Headings are inserted for the convenience of the Parties only and are not to be considered when interpreting this Agreement. Words in the singular mean and include the plural and vice versa. Words in the masculine gender include the feminine gender and vice versa. Words in the neuter gender include the masculine gender and the feminine gender and vice versa.
If any term, covenant, condition or provision of this Agreement is held by a court of competent jurisdiction to be invalid, void or unenforceable, it is the Parties' intent that such provision be reduced in scope by the court only to the extent deemed necessary by that court to render the provision reasonable and enforceable and the remainder of the provisions of this Agreement will in no way be affected, impaired or invalidated as a result.
This Agreement contains the entire agreement between the Parties. All negotiations and understandings have been included in this Agreement. Statements or representations which may have been made by any Party in the negotiation stages of this Agreement may in some way be inconsistent with this final written Agreement. All such statements are declared to be of no value in this Agreement. Only the written terms of this Agreement will bind the Parties.

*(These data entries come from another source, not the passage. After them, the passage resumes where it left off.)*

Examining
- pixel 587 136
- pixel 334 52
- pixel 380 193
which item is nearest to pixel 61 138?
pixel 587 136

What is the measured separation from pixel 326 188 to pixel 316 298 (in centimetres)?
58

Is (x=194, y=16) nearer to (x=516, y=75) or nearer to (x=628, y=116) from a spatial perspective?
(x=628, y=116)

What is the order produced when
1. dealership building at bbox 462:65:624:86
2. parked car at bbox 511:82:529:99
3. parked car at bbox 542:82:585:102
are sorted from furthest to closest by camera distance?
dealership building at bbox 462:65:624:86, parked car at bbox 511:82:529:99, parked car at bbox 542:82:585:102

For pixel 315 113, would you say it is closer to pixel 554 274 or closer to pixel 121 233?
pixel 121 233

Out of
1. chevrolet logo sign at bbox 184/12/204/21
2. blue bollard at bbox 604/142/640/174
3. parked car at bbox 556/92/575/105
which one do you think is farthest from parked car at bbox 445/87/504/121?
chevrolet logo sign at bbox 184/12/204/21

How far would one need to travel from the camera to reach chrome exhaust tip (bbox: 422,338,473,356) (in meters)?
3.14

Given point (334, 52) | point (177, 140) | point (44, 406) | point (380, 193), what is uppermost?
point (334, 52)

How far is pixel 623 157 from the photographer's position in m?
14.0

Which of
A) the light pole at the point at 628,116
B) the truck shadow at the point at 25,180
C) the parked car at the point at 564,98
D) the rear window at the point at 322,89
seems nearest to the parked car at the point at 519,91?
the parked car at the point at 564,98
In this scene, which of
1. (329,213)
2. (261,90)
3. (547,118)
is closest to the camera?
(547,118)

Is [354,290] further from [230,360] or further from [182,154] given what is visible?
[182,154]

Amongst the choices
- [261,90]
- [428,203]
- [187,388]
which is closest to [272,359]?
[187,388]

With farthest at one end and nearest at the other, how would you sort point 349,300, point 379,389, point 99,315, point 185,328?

This Agreement and the terms and conditions contained in this Agreement apply to and are binding upon the Parties and their respective successors, assigns, executors, administrators, beneficiaries and representatives.
Any notices or delivery required in this Agreement will be deemed completed when hand-delivered, delivered by agent, or seven (7) days after being placed in the post, postage prepaid, to the Parties at the addresses contained in this Agreement or as the Parties may later designate in writing.
All of the rights, remedies and benefits provided by this Agreement will be cumulative and will not be exclusive of any other such rights, remedies and benefits allowed by law.